■ ENTRIES SHOWN

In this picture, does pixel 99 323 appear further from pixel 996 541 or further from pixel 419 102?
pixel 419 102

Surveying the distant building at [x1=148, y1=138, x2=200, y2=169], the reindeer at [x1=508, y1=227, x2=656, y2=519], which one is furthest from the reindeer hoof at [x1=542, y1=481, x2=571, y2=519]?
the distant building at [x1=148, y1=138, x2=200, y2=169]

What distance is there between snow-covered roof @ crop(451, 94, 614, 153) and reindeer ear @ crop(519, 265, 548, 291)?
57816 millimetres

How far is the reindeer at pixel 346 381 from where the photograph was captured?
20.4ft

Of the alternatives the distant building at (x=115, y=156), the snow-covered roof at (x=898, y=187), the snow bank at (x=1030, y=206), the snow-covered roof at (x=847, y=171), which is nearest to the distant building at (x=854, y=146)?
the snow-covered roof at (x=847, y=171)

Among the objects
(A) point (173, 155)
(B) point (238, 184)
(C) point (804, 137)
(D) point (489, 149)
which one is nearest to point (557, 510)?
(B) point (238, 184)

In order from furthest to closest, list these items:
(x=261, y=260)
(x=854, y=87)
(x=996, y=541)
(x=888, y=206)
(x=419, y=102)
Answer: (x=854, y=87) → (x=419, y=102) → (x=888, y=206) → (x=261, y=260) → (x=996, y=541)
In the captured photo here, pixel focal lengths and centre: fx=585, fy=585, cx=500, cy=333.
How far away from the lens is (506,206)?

* * *

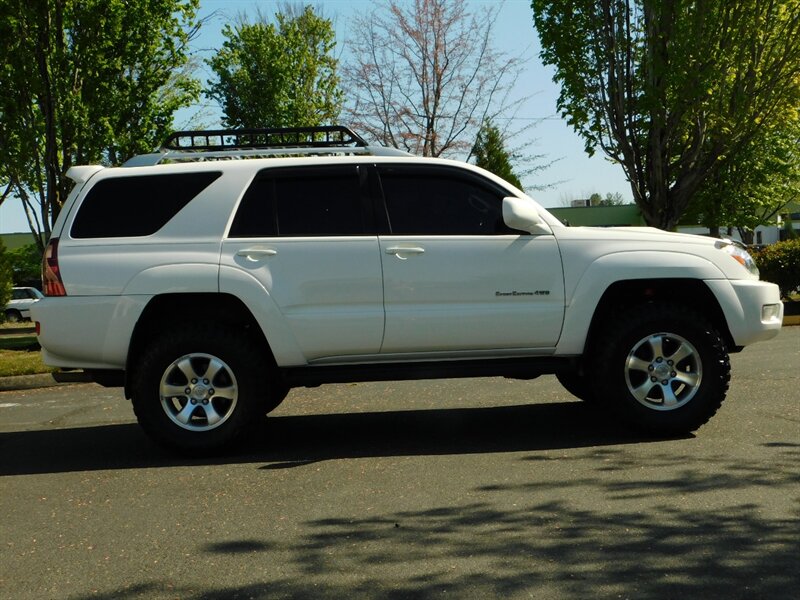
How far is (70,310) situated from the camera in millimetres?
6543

■ WHAT YOU WILL DO
Reproduce verbatim the part of the listing that opens with the line containing "In this picture, does" and closes with the line containing "57816 millimetres", including both of those lines.

■ ANSWER
In this picture, does pixel 99 323 appear further from pixel 996 541 or further from pixel 419 102?
pixel 419 102

Surveying the distant building at [x1=148, y1=138, x2=200, y2=169], the reindeer at [x1=508, y1=227, x2=656, y2=519], which one is furthest from the reindeer hoof at [x1=542, y1=481, x2=571, y2=519]?
the distant building at [x1=148, y1=138, x2=200, y2=169]

What distance is there between snow-covered roof @ crop(451, 94, 614, 153) and reindeer ear @ crop(519, 265, 548, 291)?
57816 millimetres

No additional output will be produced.